▸ **What to work on**
• A. Can you copy the part of the trading-and-boxing text that runs from "A final point" to "watching professional fighters/warriors.", word for word?
• B. In the trading-and-boxing text, what are the five ways of attack that Bruce Lee describes in JKD?

▸ **Excerpt**
+ + + +

Just like in boxing there are millions of people out there who think they have what it takes to be great traders and often it only takes five seconds in a real fight when reality catches up with your hubris. As you know I have been training several arts myself for over 25 years and currently teach a rowdy group here in Valencia. However I would never dare to compare myself to a professional fighter who spends six hours per day training in the gym, facing up against other professionals under the guidance of seasoned trainers.

The same humility should be applied in trading on a daily basis as we are truly up against professionals who not only often have decades of experience but also much better tools than you, better information than you, faster access than you (e.g. HFTs), vastly more liquidity than you, and perhaps a much higher IQ than you (or access to people with advanced degrees and talent). That does not mean they are untouchable and we don’t have a chance but it’s good to always be aware of what we’re up against. Which in itself is an incentive to run like hell and never stop improving.

A final point I would like to offer is that trading, just like boxing, is an activity that requires constant practice and is not something you can learn out of a textbook. It’s great to know how to throw a basic punch, to jab, counter, hook, block, feint, etc. but in the ring or in the battle field you are operating under great amount of stress and often pain. The lessons learned right there and then will hone the type of skills you admire when watching professional fighters/warriors.

Scott said that “in that the boxing clinch/cover up is a good way to get grabbed and thrown by someone who knows judo.” Excellent point and this is what Bruce Lee called the ‘attack by immobilization’  which is part of the five ways of attack Bruce Lee describes in JKD:

  • Single Direct Attack
  • Attack By Combination
  • Attack by Immobilization
  • Progressive Indirect Attack
  • Attack by Drawing

By charging and overwhelming the defense Rousey manages to create her opening for her famous armbar as Scott points out. Floyd Mayweather also has mastered a loophole in boxing in that he reverses holding/hitting into hitting/holding (via his forearms and wrists). He then follows up with damaging blows as he was able to shift his opponent out of his rhythm/equilibrium. Another technique employed to break open a stubborn wall in boxing is to punch down the glove of the opponent and thus create an opening.

+ + + +

▸ **Supplied information**
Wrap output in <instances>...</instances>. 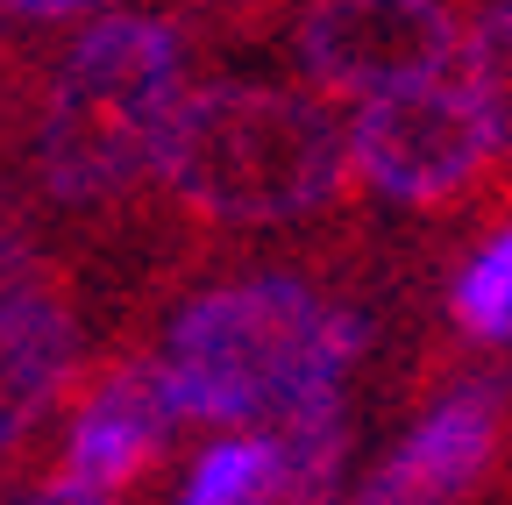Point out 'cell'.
<instances>
[{
  "mask_svg": "<svg viewBox=\"0 0 512 505\" xmlns=\"http://www.w3.org/2000/svg\"><path fill=\"white\" fill-rule=\"evenodd\" d=\"M278 491V434H221L185 470L178 505H271Z\"/></svg>",
  "mask_w": 512,
  "mask_h": 505,
  "instance_id": "cell-10",
  "label": "cell"
},
{
  "mask_svg": "<svg viewBox=\"0 0 512 505\" xmlns=\"http://www.w3.org/2000/svg\"><path fill=\"white\" fill-rule=\"evenodd\" d=\"M185 100V43L157 15L93 22L43 93L36 178L64 207H100L157 171L164 129Z\"/></svg>",
  "mask_w": 512,
  "mask_h": 505,
  "instance_id": "cell-3",
  "label": "cell"
},
{
  "mask_svg": "<svg viewBox=\"0 0 512 505\" xmlns=\"http://www.w3.org/2000/svg\"><path fill=\"white\" fill-rule=\"evenodd\" d=\"M342 171V121L313 93L264 79H214L185 93L157 150V185L185 214L221 228L299 221L342 193Z\"/></svg>",
  "mask_w": 512,
  "mask_h": 505,
  "instance_id": "cell-1",
  "label": "cell"
},
{
  "mask_svg": "<svg viewBox=\"0 0 512 505\" xmlns=\"http://www.w3.org/2000/svg\"><path fill=\"white\" fill-rule=\"evenodd\" d=\"M491 150L498 143L463 79H420L399 93H377L363 100L349 129V164L384 200H406V207H434L448 193H463Z\"/></svg>",
  "mask_w": 512,
  "mask_h": 505,
  "instance_id": "cell-4",
  "label": "cell"
},
{
  "mask_svg": "<svg viewBox=\"0 0 512 505\" xmlns=\"http://www.w3.org/2000/svg\"><path fill=\"white\" fill-rule=\"evenodd\" d=\"M36 285V242L15 214H0V299H15Z\"/></svg>",
  "mask_w": 512,
  "mask_h": 505,
  "instance_id": "cell-13",
  "label": "cell"
},
{
  "mask_svg": "<svg viewBox=\"0 0 512 505\" xmlns=\"http://www.w3.org/2000/svg\"><path fill=\"white\" fill-rule=\"evenodd\" d=\"M349 463V420L342 392H320L278 413V491L271 505H335Z\"/></svg>",
  "mask_w": 512,
  "mask_h": 505,
  "instance_id": "cell-9",
  "label": "cell"
},
{
  "mask_svg": "<svg viewBox=\"0 0 512 505\" xmlns=\"http://www.w3.org/2000/svg\"><path fill=\"white\" fill-rule=\"evenodd\" d=\"M498 8H512V0H498Z\"/></svg>",
  "mask_w": 512,
  "mask_h": 505,
  "instance_id": "cell-16",
  "label": "cell"
},
{
  "mask_svg": "<svg viewBox=\"0 0 512 505\" xmlns=\"http://www.w3.org/2000/svg\"><path fill=\"white\" fill-rule=\"evenodd\" d=\"M456 328L477 342H512V228L491 235L456 278Z\"/></svg>",
  "mask_w": 512,
  "mask_h": 505,
  "instance_id": "cell-12",
  "label": "cell"
},
{
  "mask_svg": "<svg viewBox=\"0 0 512 505\" xmlns=\"http://www.w3.org/2000/svg\"><path fill=\"white\" fill-rule=\"evenodd\" d=\"M463 86L484 114V129L498 150H512V8H491L463 36Z\"/></svg>",
  "mask_w": 512,
  "mask_h": 505,
  "instance_id": "cell-11",
  "label": "cell"
},
{
  "mask_svg": "<svg viewBox=\"0 0 512 505\" xmlns=\"http://www.w3.org/2000/svg\"><path fill=\"white\" fill-rule=\"evenodd\" d=\"M178 427V406L164 392L157 363H121L86 392L72 434H64V477L114 491L121 477H136Z\"/></svg>",
  "mask_w": 512,
  "mask_h": 505,
  "instance_id": "cell-7",
  "label": "cell"
},
{
  "mask_svg": "<svg viewBox=\"0 0 512 505\" xmlns=\"http://www.w3.org/2000/svg\"><path fill=\"white\" fill-rule=\"evenodd\" d=\"M498 449V392H448L349 505H456Z\"/></svg>",
  "mask_w": 512,
  "mask_h": 505,
  "instance_id": "cell-6",
  "label": "cell"
},
{
  "mask_svg": "<svg viewBox=\"0 0 512 505\" xmlns=\"http://www.w3.org/2000/svg\"><path fill=\"white\" fill-rule=\"evenodd\" d=\"M93 8H114V0H0V15H15V22H72Z\"/></svg>",
  "mask_w": 512,
  "mask_h": 505,
  "instance_id": "cell-14",
  "label": "cell"
},
{
  "mask_svg": "<svg viewBox=\"0 0 512 505\" xmlns=\"http://www.w3.org/2000/svg\"><path fill=\"white\" fill-rule=\"evenodd\" d=\"M363 349V313L320 306L299 278L264 271L178 306L164 335V392L192 420H264L299 399L342 392Z\"/></svg>",
  "mask_w": 512,
  "mask_h": 505,
  "instance_id": "cell-2",
  "label": "cell"
},
{
  "mask_svg": "<svg viewBox=\"0 0 512 505\" xmlns=\"http://www.w3.org/2000/svg\"><path fill=\"white\" fill-rule=\"evenodd\" d=\"M79 370V321L50 292L0 299V456L22 449L29 427L57 406V392Z\"/></svg>",
  "mask_w": 512,
  "mask_h": 505,
  "instance_id": "cell-8",
  "label": "cell"
},
{
  "mask_svg": "<svg viewBox=\"0 0 512 505\" xmlns=\"http://www.w3.org/2000/svg\"><path fill=\"white\" fill-rule=\"evenodd\" d=\"M292 50L313 86L377 100L448 72L456 15L441 0H306L292 22Z\"/></svg>",
  "mask_w": 512,
  "mask_h": 505,
  "instance_id": "cell-5",
  "label": "cell"
},
{
  "mask_svg": "<svg viewBox=\"0 0 512 505\" xmlns=\"http://www.w3.org/2000/svg\"><path fill=\"white\" fill-rule=\"evenodd\" d=\"M29 505H114L100 484H72V477H64V484H50V491H36Z\"/></svg>",
  "mask_w": 512,
  "mask_h": 505,
  "instance_id": "cell-15",
  "label": "cell"
}]
</instances>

+ + + +

▸ **Full answers**
• A.
A final point I would like to offer is that trading, just like boxing, is an activity that requires constant practice and is not something you can learn out of a textbook. It’s great to know how to throw a basic punch, to jab, counter, hook, block, feint, etc. but in the ring or in the battle field you are operating under great amount of stress and often pain. The lessons learned right there and then will hone the type of skills you admire when watching professional fighters/warriors.

• B.
- Single Direct Attack
- Attack By Combination
- Attack by Immobilization
- Progressive Indirect Attack
- Attack by Drawing